■ TASK TO COMPLETE:
Arrange all of the data below as a JSON list of strings, one string per line, with blank lines dropped. Leave the pictures out.
-=-=-
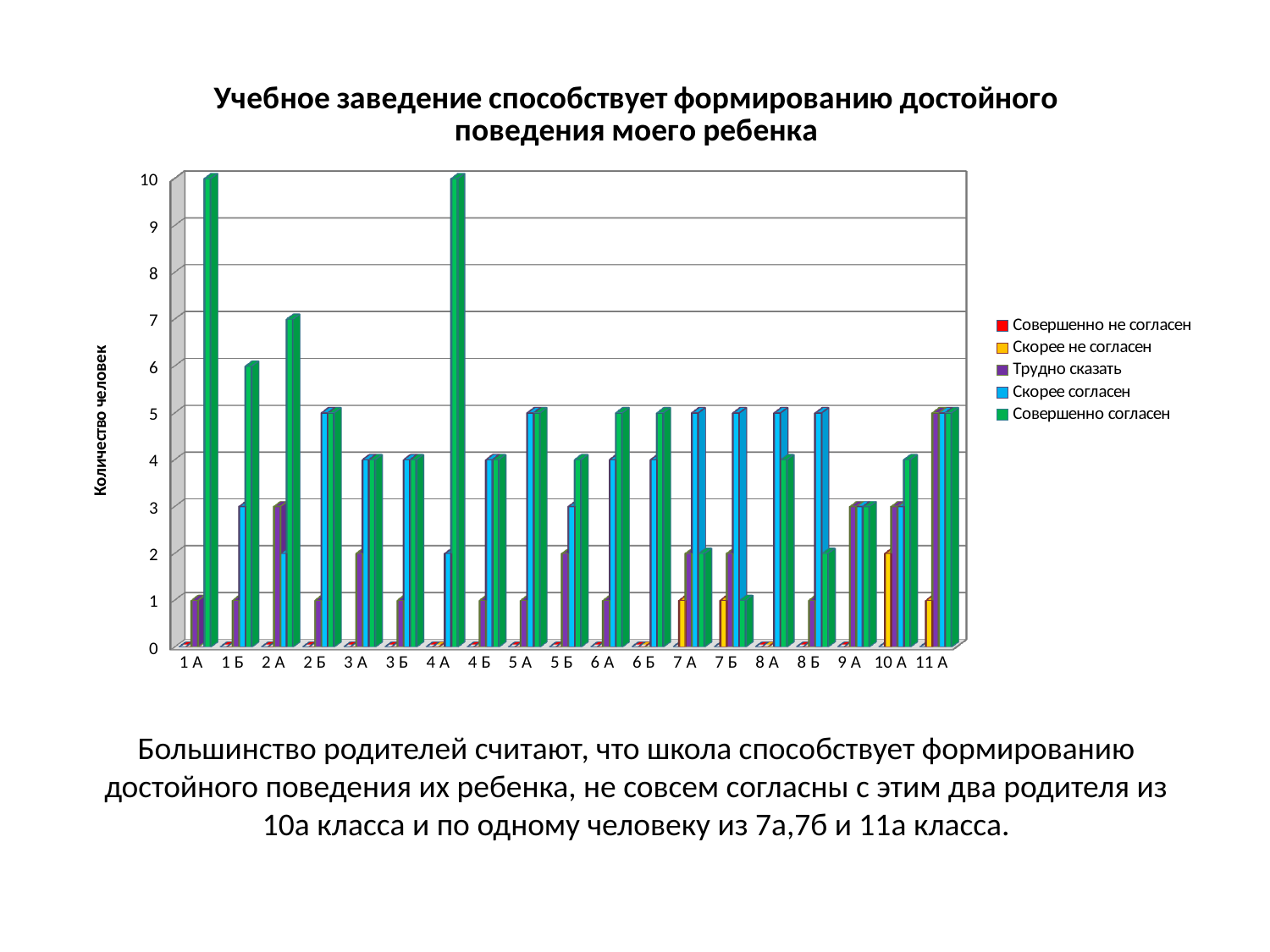
How many series does the legend list? 5 Is the value of "Совершенно согласен" for class 1 Б greater or less than 5? greater What is the value of "Совершенно согласен" for class 4 А? 10 What is the difference between the "Совершенно согласен" values for class 1 А and class 2 А? 3 What is the label of the vertical axis? Количество человек What kind of chart is shown on the slide? bar chart How many classes (categories) are shown on the x axis? 19 Is the value of "Совершенно согласен" for class 7 Б greater or less than 3? less Which class has the highest value for "Скорее не согласен"? 10 А What is the value of "Совершенно согласен" for class 1 А? 10 What is the value of "Совершенно согласен" for class 2 А? 7 Which is larger: "Совершенно согласен" for class 2 А or for class 1 Б? 2 А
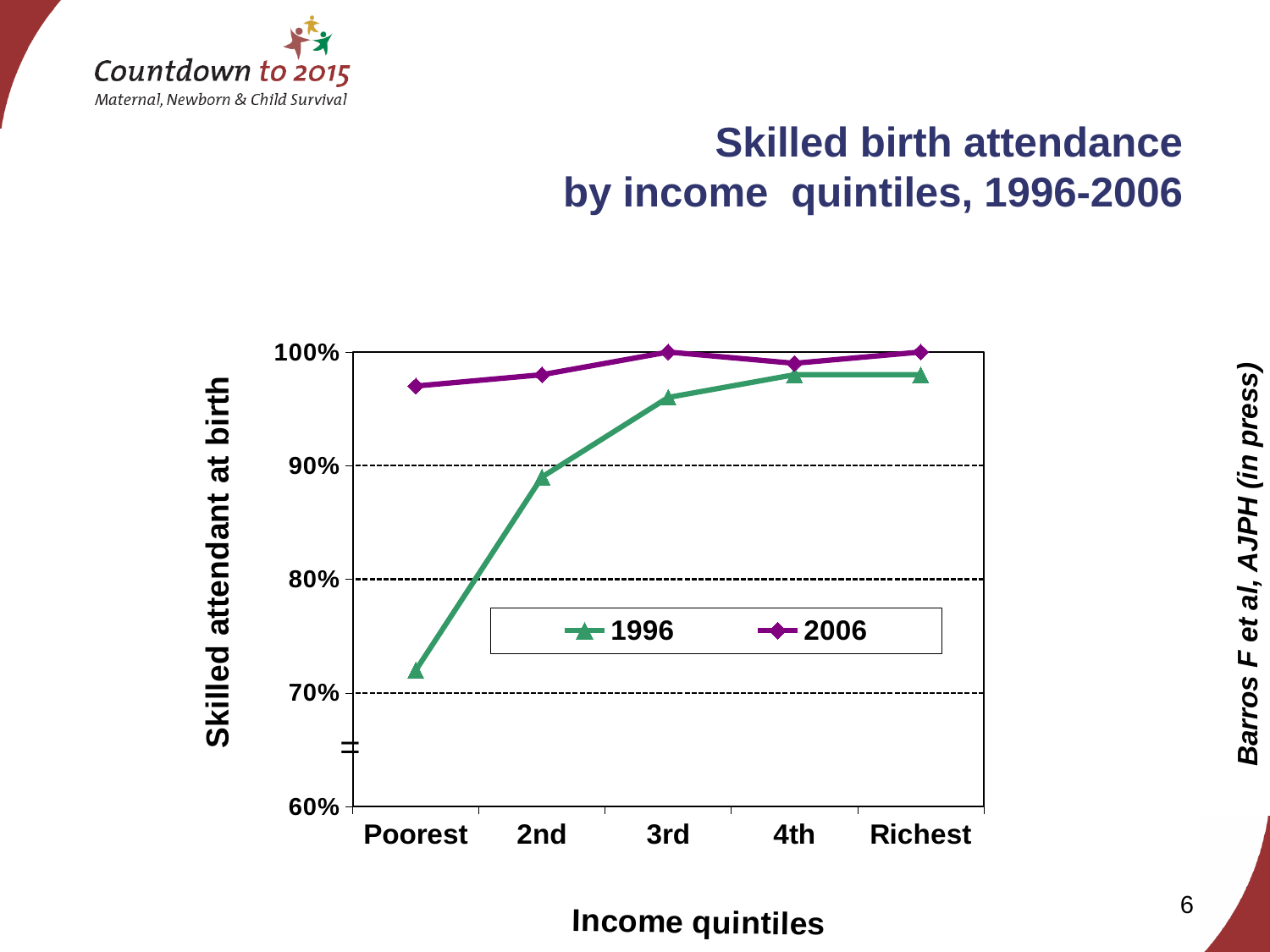
Is the 2006 value for the Poorest quintile greater or less than 90%? greater Is the 1996 value for the Poorest quintile greater or less than 80%? less Is the 1996 value for the 2nd quintile greater or less than 80%? greater What is the title of the y axis? Skilled attendant at birth For the Poorest quintile, which series has the larger value, 1996 or 2006? 2006 How many series does the legend list? 2 Which income quintile has the lowest value for the 1996 series? Poorest Which income quintile has the lowest value for the 2006 series? Poorest How many income quintile categories are shown on the x axis? 5 What kind of chart is shown on the slide? line chart Does the 1996 series rise or fall from the Poorest to the Richest quintile? rise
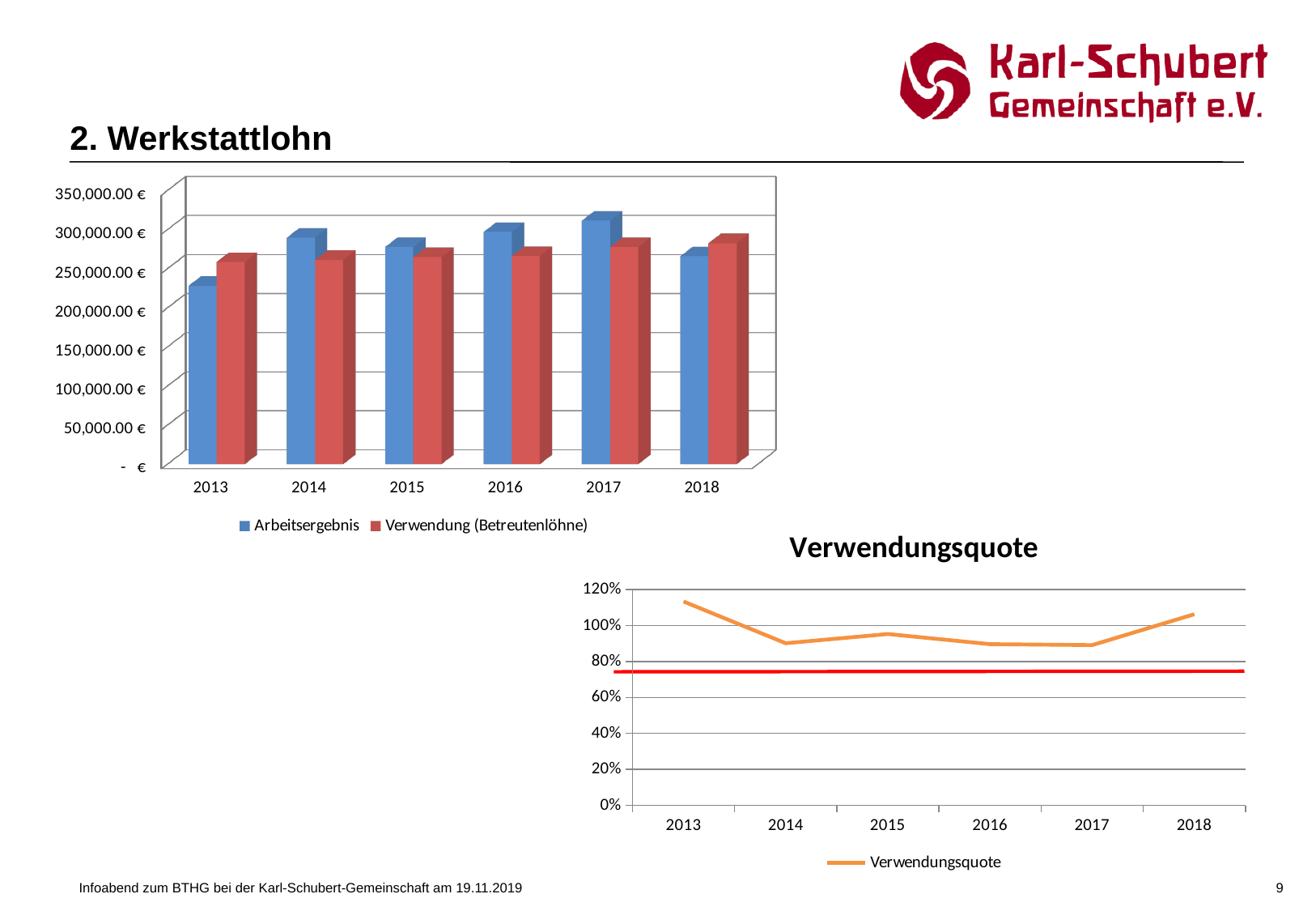
In the bar chart at the top left, which is larger for 2018: Arbeitsergebnis or Verwendung (Betreutenlöhne)? Verwendung (Betreutenlöhne) In the 'Verwendungsquote' chart, how many years are plotted on the x axis? 6 In the 'Verwendungsquote' chart, which year has the highest Verwendungsquote? 2013 In the bar chart at the top left, which year has the lowest Arbeitsergebnis? 2013 What kind of chart is the 'Verwendungsquote' chart? line chart In the bar chart at the top left, is the Arbeitsergebnis for 2013 greater or less than 250,000.00 €? less In the bar chart at the top left, how many series does the legend list? 2 In the bar chart at the top left, is the Arbeitsergebnis for 2017 greater or less than 300,000.00 €? greater What kind of chart is the chart at the top left of the slide? bar chart In the 'Verwendungsquote' chart, is the value for 2014 greater or less than 100%? less In the bar chart at the top left, which is larger for 2017: Arbeitsergebnis or Verwendung (Betreutenlöhne)? Arbeitsergebnis In the bar chart at the top left, which year has the highest Arbeitsergebnis? 2017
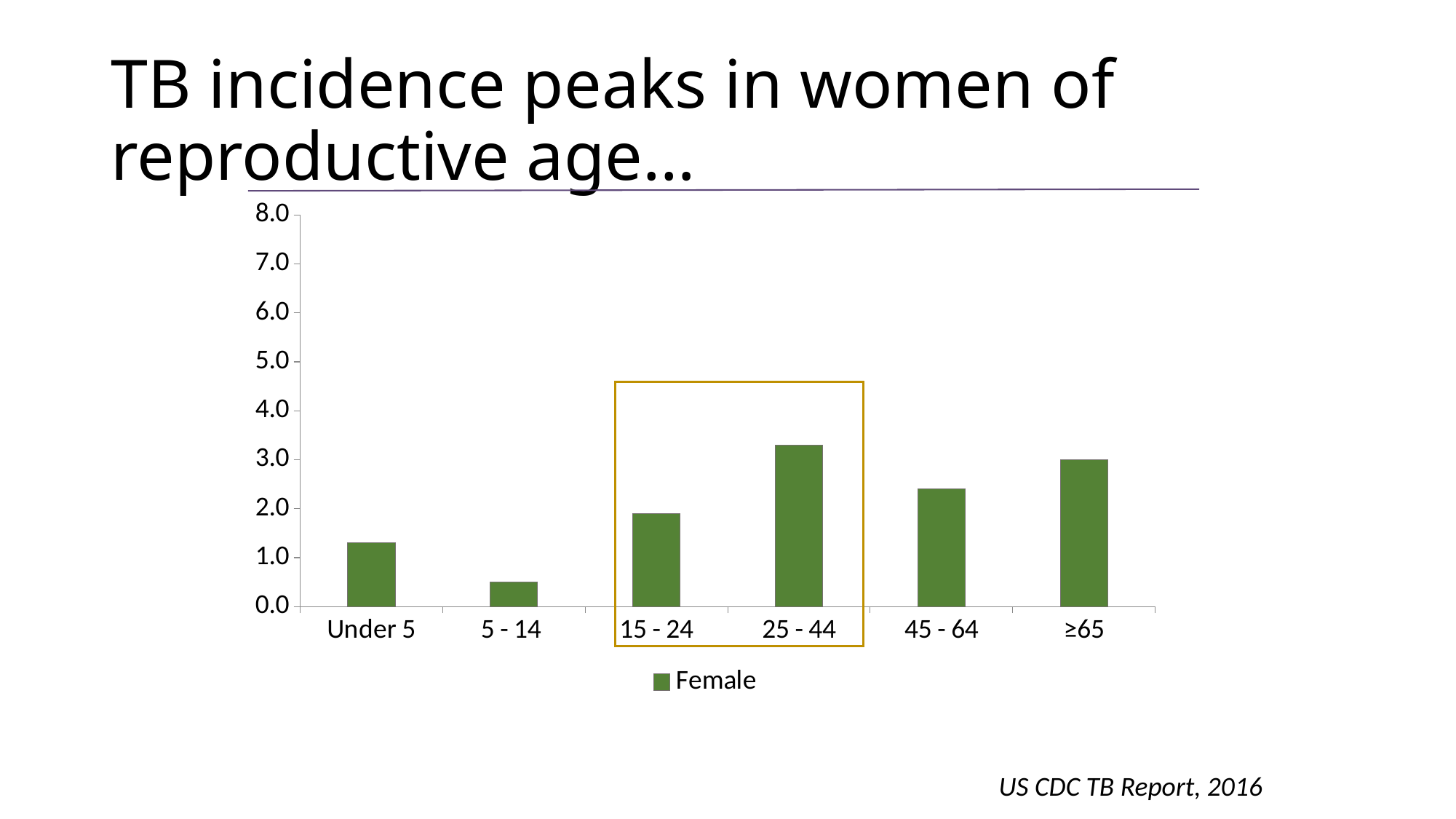
How many age categories are shown on the x axis of the chart? 6 Which age group has the lowest value in the chart? 5 - 14 What kind of chart is shown on the slide? bar chart What is the name of the series shown in the chart's legend? Female Which has the larger value, the 25 - 44 age group or the 45 - 64 age group? 25 - 44 Is the value for the 25 - 44 age group greater or less than 3.0? greater How many series does the chart's legend list? 1 Which two age groups are enclosed by the highlighted box on the chart? 15 - 24 and 25 - 44 Is the value for the 5 - 14 age group greater or less than 1.0? less Which has the larger value, the Under 5 age group or the 15 - 24 age group? 15 - 24 Which age group has the highest value in the chart? 25 - 44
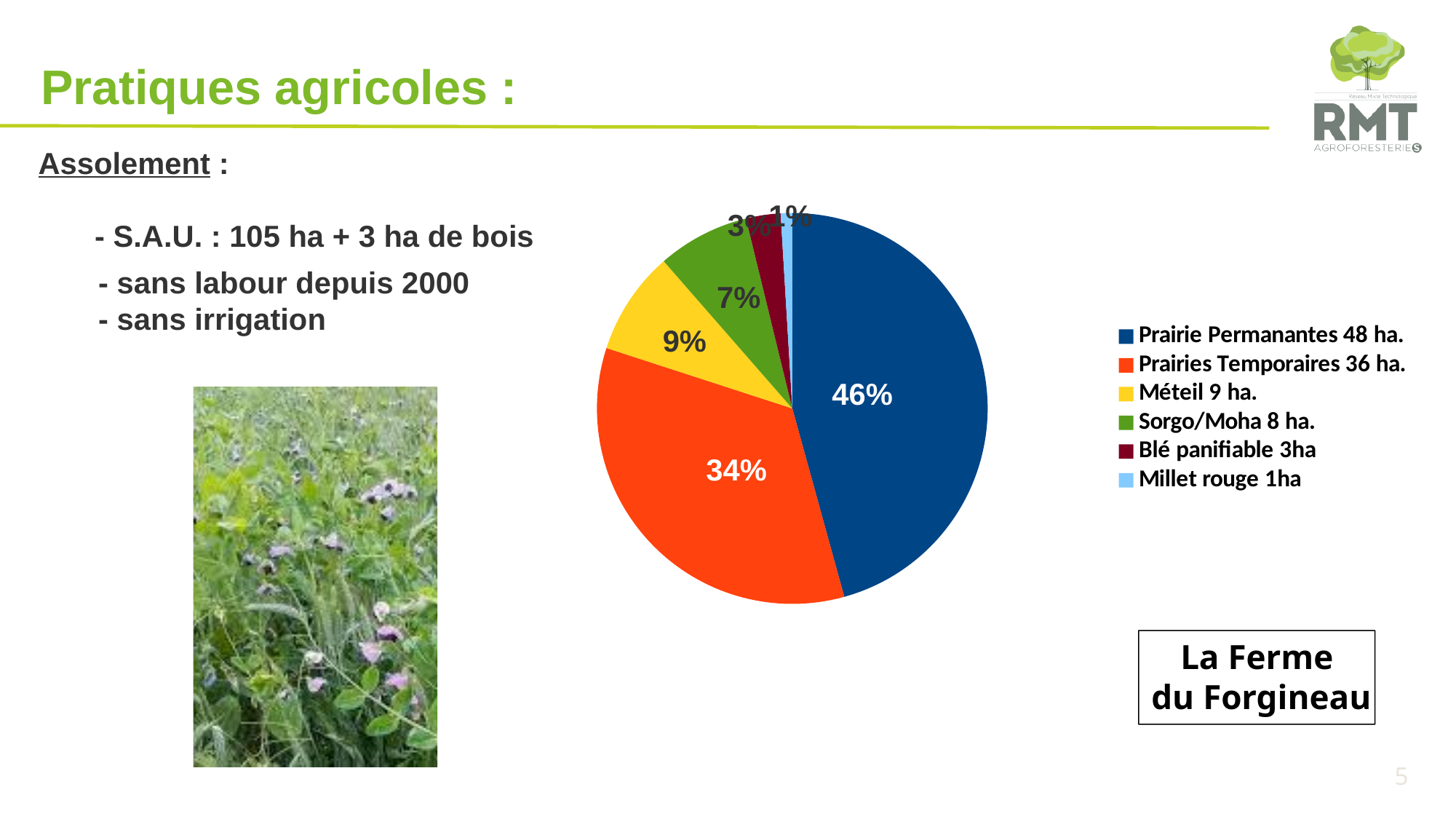
What kind of chart is shown on the slide? pie chart Which category has the smallest slice of the pie? Millet rouge Which slice is larger, Méteil or Sorgo/Moha? Méteil What percentage of the pie does Prairies Temporaires represent? 34% How many slices does the pie chart have? 6 Which category has the largest slice of the pie? Prairie Permanantes What colour is the Prairie Permanantes slice in the pie chart? dark blue According to the legend, how many hectares are Prairies Temporaires? 36 ha. What percentage of the pie does Sorgo/Moha represent? 7% What percentage of the pie does Méteil represent? 9% What is the difference in percentage points between the Prairie Permanantes slice and the Prairies Temporaires slice? 12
-=-=-
■ RESPONSE TO THE EXERCISE:
[
  "How many series does the legend list? 5 Is the value of \"Совершенно согласен\" for class 1 Б greater or less than 5? greater What is the value of \"Совершенно согласен\" for class 4 А? 10 What is the difference between the \"Совершенно согласен\" values for class 1 А and class 2 А? 3 What is the label of the vertical axis? Количество человек What kind of chart is shown on the slide? bar chart How many classes (categories) are shown on the x axis? 19 Is the value of \"Совершенно согласен\" for class 7 Б greater or less than 3? less Which class has the highest value for \"Скорее не согласен\"? 10 А What is the value of \"Совершенно согласен\" for class 1 А? 10 What is the value of \"Совершенно согласен\" for class 2 А? 7 Which is larger: \"Совершенно согласен\" for class 2 А or for class 1 Б? 2 А",
  "Is the 2006 value for the Poorest quintile greater or less than 90%? greater Is the 1996 value for the Poorest quintile greater or less than 80%? less Is the 1996 value for the 2nd quintile greater or less than 80%? greater What is the title of the y axis? Skilled attendant at birth For the Poorest quintile, which series has the larger value, 1996 or 2006? 2006 How many series does the legend list? 2 Which income quintile has the lowest value for the 1996 series? Poorest Which income quintile has the lowest value for the 2006 series? Poorest How many income quintile categories are shown on the x axis? 5 What kind of chart is shown on the slide? line chart Does the 1996 series rise or fall from the Poorest to the Richest quintile? rise",
  "In the bar chart at the top left, which is larger for 2018: Arbeitsergebnis or Verwendung (Betreutenlöhne)? Verwendung (Betreutenlöhne) In the 'Verwendungsquote' chart, how many years are plotted on the x axis? 6 In the 'Verwendungsquote' chart, which year has the highest Verwendungsquote? 2013 In the bar chart at the top left, which year has the lowest Arbeitsergebnis? 2013 What kind of chart is the 'Verwendungsquote' chart? line chart In the bar chart at the top left, is the Arbeitsergebnis for 2013 greater or less than 250,000.00 €? less In the bar chart at the top left, how many series does the legend list? 2 In the bar chart at the top left, is the Arbeitsergebnis for 2017 greater or less than 300,000.00 €? greater What kind of chart is the chart at the top left of the slide? bar chart In the 'Verwendungsquote' chart, is the value for 2014 greater or less than 100%? less In the bar chart at the top left, which is larger for 2017: Arbeitsergebnis or Verwendung (Betreutenlöhne)? Arbeitsergebnis In the bar chart at the top left, which year has the highest Arbeitsergebnis? 2017",
  "How many age categories are shown on the x axis of the chart? 6 Which age group has the lowest value in the chart? 5 - 14 What kind of chart is shown on the slide? bar chart What is the name of the series shown in the chart's legend? Female Which has the larger value, the 25 - 44 age group or the 45 - 64 age group? 25 - 44 Is the value for the 25 - 44 age group greater or less than 3.0? greater How many series does the chart's legend list? 1 Which two age groups are enclosed by the highlighted box on the chart? 15 - 24 and 25 - 44 Is the value for the 5 - 14 age group greater or less than 1.0? less Which has the larger value, the Under 5 age group or the 15 - 24 age group? 15 - 24 Which age group has the highest value in the chart? 25 - 44",
  "What kind of chart is shown on the slide? pie chart Which category has the smallest slice of the pie? Millet rouge Which slice is larger, Méteil or Sorgo/Moha? Méteil What percentage of the pie does Prairies Temporaires represent? 34% How many slices does the pie chart have? 6 Which category has the largest slice of the pie? Prairie Permanantes What colour is the Prairie Permanantes slice in the pie chart? dark blue According to the legend, how many hectares are Prairies Temporaires? 36 ha. What percentage of the pie does Sorgo/Moha represent? 7% What percentage of the pie does Méteil represent? 9% What is the difference in percentage points between the Prairie Permanantes slice and the Prairies Temporaires slice? 12"
]